Article:
::::::::
Seymour Michael Blinder (born March 11, 1932 in New York City) is a professor emeritus of chemistry and physics at the University of Michigan, Ann Arbor and a remote working senior scientist with Wolfram Research in Champaign, Illinois.

Personal
He attended Cornell University and received an A.B. in physics and chemistry in 1953. He received an A.M. in physics in 1955 and a Ph.D. in chemical physics in 1958 from Harvard University under Professors W. E. Moffitt and J. H. van Vleck (Nobel Laureate in Physics 1977).

Academic positions
 Johns Hopkins University, Applied Physics Laboratory, senior physicist, 1958–1961
 Carnegie Institute of Technology (now Carnegie-Mellon University), assistant professor, 1961–1962
 Harvard University, visiting professor, 1962–1963
 Visiting research fellow, University College London, 1965–1966
 Visiting research fellow, Centre de Méchanique Ondulatoire Appliquée, Paris, 1970
 Visiting research fellow, Mathematical Institute, Oxford, 1971
 University of Michigan, professor, 1963–1995
 University of Michigan, professor emeritus 1996–present
 Wolfram Research Inc., senior scientist 2007-present

Honors and awards
Blinder has received the following awards and honors:
 Phi Beta Kappa, 1953
 National Science Foundation Predoctoral Fellowships, 1953–1955
 Guggenheim Fellowship, 1965–1966
 National Science Foundation Senior Postdoctoral Fellowship, 1970–1971 
 Rackham Research Fellowships, University of Michigan, 1966 and 1977

Interests
Research interests include: Theoretical Chemistry, Mathematical Physics, applications of quantum mechanics to atomic and molecular structure, theory and applications of Coulomb Propagators, structure and self-energy of the electron, supersymmetric quantum field theory, quantum computers.
::::::::
Job: According to the biography of Seymour Michael Blinder above, under which professors did he earn his Ph.D. at Harvard?
::::::::
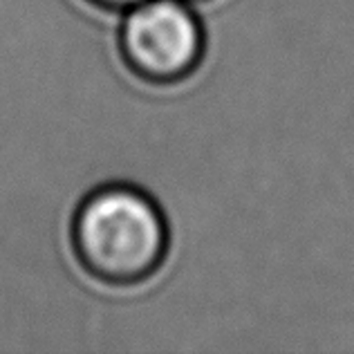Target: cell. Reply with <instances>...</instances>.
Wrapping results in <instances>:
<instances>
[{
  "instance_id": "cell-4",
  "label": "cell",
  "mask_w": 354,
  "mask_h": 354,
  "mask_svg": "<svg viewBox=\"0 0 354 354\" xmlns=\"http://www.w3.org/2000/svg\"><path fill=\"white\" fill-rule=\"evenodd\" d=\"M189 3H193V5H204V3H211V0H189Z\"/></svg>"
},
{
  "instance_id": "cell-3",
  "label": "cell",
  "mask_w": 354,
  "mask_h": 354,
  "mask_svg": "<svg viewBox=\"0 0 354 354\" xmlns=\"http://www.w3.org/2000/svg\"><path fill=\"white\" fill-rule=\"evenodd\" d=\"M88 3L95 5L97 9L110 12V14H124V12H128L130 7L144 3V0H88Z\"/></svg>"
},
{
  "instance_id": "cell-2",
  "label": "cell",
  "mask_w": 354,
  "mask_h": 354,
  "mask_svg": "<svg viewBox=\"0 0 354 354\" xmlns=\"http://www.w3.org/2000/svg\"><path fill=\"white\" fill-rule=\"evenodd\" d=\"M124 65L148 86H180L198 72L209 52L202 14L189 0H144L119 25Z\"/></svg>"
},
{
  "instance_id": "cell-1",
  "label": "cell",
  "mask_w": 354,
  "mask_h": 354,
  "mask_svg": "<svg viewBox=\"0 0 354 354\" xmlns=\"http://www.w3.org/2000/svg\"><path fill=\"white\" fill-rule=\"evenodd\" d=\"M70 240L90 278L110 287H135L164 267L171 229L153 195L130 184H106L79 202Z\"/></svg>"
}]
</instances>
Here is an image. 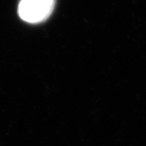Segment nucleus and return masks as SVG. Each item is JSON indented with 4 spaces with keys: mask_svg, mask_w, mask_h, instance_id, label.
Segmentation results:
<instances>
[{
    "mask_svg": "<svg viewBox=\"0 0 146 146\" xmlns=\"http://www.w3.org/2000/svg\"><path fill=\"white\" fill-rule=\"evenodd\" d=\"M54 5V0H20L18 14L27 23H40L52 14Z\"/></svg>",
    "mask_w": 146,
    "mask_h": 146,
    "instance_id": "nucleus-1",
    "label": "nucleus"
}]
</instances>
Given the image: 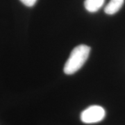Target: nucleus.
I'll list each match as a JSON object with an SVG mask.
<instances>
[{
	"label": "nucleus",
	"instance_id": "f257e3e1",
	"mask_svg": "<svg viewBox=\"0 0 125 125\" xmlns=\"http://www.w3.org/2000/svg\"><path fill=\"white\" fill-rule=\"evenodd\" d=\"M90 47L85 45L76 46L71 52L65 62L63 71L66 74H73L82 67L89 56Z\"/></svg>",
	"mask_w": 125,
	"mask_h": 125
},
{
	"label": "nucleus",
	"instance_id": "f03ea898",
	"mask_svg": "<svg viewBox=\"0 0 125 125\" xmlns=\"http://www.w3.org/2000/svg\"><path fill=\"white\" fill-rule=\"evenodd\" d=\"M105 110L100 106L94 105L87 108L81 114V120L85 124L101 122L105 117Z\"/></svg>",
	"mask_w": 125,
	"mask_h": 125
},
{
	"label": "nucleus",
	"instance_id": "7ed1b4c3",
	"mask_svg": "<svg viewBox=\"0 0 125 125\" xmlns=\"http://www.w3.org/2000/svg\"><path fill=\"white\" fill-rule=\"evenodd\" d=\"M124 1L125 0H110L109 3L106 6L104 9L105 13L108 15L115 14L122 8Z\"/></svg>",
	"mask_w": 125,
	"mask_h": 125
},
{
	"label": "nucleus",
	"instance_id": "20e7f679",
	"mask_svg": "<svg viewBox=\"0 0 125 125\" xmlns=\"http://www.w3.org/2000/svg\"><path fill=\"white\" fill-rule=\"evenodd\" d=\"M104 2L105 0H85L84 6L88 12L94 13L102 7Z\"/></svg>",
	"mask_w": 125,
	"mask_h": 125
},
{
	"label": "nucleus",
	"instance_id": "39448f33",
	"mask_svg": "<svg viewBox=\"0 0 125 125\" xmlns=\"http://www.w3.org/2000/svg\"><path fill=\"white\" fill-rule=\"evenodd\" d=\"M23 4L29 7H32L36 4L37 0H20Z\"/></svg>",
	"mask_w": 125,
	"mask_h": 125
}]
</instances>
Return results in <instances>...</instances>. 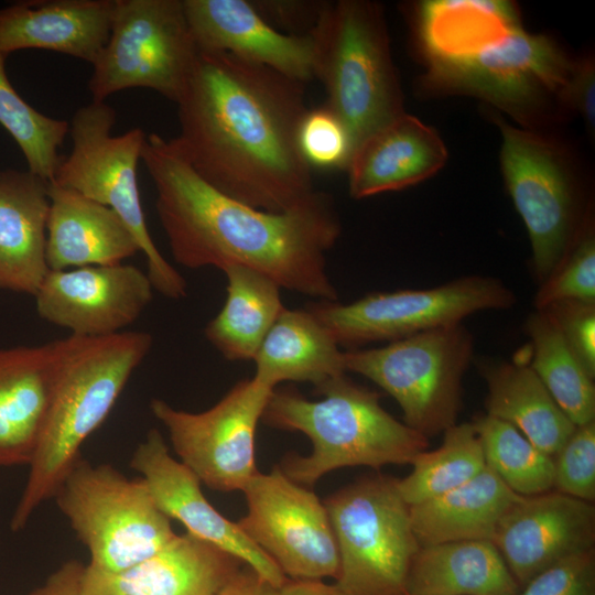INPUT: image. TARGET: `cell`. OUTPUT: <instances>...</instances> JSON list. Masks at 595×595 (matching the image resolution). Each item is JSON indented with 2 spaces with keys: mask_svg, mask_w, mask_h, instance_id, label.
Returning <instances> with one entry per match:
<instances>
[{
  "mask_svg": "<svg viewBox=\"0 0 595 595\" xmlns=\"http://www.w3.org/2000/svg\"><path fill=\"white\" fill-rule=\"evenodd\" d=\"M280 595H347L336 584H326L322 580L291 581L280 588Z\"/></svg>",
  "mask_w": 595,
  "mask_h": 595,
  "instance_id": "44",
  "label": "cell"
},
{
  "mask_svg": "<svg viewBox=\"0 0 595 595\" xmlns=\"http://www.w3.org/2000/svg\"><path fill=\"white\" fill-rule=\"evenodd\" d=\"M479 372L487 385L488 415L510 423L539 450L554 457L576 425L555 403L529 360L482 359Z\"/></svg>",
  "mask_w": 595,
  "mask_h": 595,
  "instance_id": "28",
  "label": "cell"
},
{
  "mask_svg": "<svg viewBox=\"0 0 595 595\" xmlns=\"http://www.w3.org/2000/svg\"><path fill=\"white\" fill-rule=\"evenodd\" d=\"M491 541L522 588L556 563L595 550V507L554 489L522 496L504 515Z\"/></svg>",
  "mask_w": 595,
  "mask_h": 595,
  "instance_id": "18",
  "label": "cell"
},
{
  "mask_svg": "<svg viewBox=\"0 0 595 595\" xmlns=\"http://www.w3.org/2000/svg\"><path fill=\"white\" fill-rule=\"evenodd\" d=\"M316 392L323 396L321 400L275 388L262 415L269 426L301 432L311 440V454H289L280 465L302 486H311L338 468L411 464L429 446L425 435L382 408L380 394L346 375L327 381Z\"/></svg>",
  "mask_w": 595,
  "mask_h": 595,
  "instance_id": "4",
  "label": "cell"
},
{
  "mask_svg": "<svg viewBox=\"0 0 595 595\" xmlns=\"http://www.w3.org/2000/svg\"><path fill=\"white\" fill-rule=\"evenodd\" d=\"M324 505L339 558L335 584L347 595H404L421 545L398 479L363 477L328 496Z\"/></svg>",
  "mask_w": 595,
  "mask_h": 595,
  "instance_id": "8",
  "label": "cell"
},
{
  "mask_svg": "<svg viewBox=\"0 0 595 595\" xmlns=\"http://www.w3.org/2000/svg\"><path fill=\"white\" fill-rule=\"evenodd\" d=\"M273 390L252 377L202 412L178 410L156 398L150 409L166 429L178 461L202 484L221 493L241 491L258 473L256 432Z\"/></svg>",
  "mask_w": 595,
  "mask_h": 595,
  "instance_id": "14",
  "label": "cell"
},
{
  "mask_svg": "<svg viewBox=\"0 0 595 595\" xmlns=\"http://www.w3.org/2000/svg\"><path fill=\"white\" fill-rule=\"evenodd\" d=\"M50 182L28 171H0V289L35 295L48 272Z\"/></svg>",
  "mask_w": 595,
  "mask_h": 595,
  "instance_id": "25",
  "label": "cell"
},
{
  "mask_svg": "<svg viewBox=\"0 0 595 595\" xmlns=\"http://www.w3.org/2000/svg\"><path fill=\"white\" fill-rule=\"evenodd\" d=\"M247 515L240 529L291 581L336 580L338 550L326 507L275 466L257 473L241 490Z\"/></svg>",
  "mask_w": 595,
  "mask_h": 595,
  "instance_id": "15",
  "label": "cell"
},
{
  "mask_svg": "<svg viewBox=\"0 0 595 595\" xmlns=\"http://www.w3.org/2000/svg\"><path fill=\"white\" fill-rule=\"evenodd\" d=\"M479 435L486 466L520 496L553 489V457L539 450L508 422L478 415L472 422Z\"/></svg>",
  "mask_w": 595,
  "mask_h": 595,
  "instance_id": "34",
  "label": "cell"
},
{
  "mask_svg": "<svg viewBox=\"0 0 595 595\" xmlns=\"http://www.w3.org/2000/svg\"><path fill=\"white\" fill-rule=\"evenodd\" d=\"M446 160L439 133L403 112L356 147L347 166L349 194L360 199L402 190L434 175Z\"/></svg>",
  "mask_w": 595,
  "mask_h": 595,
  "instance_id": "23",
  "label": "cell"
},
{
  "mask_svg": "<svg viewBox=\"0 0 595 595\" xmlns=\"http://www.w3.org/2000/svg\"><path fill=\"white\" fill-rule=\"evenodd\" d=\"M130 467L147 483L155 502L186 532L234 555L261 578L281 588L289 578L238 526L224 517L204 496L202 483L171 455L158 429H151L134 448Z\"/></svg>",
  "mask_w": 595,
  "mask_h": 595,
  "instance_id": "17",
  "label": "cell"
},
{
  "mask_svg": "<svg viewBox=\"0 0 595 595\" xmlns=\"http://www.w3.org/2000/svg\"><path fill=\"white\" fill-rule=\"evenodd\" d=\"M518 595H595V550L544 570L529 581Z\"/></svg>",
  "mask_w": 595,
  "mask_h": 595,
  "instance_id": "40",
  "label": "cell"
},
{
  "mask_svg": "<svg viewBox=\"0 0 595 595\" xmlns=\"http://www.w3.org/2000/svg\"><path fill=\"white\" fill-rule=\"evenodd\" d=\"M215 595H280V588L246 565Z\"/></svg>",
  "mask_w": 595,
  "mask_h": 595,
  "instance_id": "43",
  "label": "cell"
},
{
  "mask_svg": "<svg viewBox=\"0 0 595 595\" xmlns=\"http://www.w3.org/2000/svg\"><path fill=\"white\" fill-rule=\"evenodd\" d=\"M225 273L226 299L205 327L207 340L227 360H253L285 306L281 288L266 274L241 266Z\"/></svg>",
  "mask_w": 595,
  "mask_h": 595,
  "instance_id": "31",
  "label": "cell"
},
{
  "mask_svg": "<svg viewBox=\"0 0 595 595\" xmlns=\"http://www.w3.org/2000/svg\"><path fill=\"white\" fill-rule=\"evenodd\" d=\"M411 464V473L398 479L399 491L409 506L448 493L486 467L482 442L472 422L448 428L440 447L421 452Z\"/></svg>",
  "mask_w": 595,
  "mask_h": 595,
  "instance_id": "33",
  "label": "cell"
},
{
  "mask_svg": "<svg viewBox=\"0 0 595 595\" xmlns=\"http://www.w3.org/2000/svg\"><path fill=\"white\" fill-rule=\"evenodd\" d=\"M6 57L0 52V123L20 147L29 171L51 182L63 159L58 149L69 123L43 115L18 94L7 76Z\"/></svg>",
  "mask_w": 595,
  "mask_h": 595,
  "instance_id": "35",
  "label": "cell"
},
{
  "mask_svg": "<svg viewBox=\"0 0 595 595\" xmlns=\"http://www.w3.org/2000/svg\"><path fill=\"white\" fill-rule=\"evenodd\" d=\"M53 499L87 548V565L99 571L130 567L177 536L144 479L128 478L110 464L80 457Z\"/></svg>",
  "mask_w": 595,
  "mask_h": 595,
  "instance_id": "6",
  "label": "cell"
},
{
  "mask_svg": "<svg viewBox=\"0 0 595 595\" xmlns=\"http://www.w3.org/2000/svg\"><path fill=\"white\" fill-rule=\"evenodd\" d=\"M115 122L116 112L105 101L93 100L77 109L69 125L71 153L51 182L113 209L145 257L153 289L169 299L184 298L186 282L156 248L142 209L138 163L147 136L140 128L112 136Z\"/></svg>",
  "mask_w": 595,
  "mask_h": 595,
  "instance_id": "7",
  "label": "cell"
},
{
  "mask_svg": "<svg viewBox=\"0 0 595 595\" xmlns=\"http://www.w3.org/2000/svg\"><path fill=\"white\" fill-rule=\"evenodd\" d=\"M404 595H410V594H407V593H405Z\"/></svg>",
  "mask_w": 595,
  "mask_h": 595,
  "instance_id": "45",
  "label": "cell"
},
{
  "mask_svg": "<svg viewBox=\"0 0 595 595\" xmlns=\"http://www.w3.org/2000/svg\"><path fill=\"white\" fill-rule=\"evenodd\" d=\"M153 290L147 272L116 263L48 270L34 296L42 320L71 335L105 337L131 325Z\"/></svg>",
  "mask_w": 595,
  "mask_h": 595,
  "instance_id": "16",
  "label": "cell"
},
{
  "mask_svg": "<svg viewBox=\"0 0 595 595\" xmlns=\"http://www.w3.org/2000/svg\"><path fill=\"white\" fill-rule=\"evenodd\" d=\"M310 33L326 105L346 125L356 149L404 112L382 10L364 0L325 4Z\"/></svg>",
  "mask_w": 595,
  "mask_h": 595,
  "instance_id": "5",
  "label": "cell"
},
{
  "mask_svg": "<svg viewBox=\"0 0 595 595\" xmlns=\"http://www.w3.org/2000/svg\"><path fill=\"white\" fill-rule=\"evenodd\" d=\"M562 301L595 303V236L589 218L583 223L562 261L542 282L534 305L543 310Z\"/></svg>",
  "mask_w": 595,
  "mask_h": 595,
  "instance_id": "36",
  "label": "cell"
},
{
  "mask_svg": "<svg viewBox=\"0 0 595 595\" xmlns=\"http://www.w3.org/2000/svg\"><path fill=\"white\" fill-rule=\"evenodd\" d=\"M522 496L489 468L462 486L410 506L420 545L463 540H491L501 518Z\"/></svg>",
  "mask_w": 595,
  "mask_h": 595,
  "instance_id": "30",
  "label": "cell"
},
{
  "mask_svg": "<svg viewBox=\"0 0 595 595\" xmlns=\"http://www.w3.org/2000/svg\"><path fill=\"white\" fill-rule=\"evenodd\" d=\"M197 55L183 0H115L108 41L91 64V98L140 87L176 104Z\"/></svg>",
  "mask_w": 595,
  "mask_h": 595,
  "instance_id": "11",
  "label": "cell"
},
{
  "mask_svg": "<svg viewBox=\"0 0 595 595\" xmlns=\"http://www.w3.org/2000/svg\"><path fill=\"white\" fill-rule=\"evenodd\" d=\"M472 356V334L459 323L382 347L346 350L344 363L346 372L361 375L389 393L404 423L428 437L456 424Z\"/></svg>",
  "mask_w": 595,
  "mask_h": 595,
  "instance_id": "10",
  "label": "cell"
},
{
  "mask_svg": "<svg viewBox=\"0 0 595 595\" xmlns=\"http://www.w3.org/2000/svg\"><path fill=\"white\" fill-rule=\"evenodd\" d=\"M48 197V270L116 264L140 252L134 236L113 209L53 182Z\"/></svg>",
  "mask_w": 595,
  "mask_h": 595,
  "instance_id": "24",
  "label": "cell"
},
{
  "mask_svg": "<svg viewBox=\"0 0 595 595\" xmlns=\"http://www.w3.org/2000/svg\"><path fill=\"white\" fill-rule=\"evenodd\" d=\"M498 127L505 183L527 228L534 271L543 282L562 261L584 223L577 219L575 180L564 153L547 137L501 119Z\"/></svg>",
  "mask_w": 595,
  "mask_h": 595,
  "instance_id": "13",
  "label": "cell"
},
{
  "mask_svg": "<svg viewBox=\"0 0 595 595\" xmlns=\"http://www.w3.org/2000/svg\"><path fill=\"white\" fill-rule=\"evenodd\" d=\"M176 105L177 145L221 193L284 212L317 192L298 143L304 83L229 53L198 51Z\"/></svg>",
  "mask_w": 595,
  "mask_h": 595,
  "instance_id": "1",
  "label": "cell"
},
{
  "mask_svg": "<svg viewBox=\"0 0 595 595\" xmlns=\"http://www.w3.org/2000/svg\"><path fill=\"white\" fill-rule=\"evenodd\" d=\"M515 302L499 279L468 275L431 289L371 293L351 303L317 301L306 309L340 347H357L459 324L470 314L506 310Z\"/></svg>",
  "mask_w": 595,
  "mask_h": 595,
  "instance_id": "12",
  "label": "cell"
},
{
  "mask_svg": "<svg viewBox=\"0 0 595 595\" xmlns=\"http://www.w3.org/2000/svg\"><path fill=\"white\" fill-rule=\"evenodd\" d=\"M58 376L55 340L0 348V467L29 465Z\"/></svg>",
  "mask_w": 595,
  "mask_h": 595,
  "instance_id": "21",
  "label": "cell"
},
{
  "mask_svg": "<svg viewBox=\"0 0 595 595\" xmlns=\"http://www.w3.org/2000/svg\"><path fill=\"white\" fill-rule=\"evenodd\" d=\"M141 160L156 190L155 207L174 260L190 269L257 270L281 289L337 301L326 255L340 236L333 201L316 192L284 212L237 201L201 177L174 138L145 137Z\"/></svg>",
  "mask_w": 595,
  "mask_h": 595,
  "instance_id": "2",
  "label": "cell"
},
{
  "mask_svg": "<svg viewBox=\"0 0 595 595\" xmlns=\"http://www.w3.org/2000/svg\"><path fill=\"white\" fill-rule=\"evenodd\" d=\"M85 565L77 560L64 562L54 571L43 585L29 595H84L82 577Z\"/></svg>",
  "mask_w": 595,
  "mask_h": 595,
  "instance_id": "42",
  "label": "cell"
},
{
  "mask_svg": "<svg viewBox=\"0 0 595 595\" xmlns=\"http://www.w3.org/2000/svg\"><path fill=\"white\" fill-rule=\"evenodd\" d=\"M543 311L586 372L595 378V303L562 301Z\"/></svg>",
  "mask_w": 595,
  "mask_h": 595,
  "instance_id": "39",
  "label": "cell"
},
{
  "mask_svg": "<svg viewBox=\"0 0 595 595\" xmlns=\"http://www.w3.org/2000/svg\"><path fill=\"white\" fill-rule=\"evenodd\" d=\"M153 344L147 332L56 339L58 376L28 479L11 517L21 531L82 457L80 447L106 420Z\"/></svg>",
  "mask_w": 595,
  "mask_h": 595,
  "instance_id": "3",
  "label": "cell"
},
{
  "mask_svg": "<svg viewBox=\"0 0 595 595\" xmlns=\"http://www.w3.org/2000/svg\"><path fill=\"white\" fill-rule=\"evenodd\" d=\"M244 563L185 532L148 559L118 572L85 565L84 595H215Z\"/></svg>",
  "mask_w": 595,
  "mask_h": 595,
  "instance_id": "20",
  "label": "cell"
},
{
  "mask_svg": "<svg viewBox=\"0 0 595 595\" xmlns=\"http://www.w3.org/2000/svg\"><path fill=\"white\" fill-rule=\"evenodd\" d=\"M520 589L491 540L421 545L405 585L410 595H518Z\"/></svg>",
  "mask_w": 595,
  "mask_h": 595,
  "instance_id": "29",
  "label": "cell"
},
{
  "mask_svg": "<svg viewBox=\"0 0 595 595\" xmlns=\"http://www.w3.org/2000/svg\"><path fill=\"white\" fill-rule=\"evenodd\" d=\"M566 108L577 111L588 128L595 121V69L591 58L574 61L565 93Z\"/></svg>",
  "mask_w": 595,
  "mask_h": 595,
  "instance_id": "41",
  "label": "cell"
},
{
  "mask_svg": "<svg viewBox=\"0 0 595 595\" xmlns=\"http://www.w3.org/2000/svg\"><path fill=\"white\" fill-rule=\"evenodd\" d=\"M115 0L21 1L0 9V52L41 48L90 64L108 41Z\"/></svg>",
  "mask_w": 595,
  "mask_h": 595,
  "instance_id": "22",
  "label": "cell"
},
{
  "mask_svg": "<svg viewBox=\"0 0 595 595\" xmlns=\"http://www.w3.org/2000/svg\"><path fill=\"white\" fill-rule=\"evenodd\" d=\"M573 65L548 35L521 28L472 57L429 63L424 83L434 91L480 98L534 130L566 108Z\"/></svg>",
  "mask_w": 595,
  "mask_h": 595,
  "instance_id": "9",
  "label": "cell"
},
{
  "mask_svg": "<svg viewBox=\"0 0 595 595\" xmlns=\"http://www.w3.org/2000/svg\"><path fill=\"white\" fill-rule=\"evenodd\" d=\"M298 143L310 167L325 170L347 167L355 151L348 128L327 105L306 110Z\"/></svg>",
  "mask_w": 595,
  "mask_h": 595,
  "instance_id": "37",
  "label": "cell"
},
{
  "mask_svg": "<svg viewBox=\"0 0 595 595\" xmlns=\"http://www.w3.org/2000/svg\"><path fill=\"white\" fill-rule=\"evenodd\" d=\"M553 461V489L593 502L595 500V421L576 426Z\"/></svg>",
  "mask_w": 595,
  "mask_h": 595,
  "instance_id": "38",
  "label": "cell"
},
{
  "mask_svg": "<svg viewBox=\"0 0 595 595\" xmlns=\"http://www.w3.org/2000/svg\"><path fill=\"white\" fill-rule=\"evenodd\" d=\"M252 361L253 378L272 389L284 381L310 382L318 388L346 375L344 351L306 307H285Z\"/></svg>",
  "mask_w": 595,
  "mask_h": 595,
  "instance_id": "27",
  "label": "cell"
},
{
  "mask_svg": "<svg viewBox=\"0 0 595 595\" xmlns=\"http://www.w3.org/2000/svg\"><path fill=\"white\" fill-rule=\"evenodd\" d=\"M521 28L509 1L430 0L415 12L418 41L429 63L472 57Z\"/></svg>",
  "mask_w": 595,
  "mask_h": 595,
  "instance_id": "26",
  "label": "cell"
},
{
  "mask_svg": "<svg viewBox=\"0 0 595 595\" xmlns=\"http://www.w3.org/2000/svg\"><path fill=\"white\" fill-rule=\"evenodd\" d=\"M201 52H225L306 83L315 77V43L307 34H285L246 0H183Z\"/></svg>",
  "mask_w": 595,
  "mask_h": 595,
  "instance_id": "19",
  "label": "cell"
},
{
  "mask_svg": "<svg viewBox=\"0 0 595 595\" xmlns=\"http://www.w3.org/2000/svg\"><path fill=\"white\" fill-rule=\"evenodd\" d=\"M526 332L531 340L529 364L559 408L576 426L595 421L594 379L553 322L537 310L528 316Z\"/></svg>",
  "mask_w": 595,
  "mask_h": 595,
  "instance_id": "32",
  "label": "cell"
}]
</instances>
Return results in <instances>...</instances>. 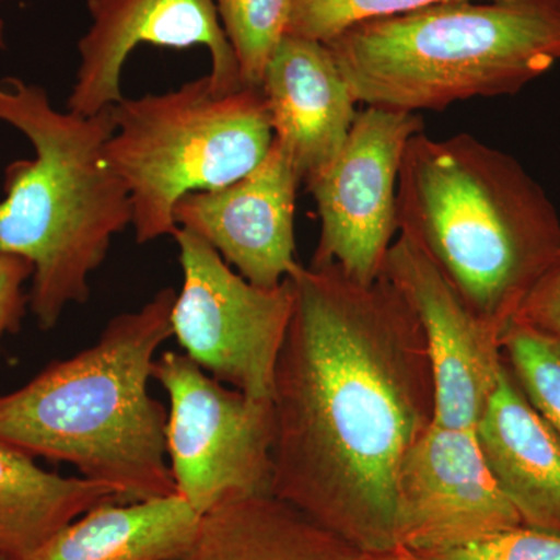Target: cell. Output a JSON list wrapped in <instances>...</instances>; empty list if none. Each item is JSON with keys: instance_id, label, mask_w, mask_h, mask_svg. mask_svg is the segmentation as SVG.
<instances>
::::::::
Written answer: W. E. Moffitt and J. H. van Vleck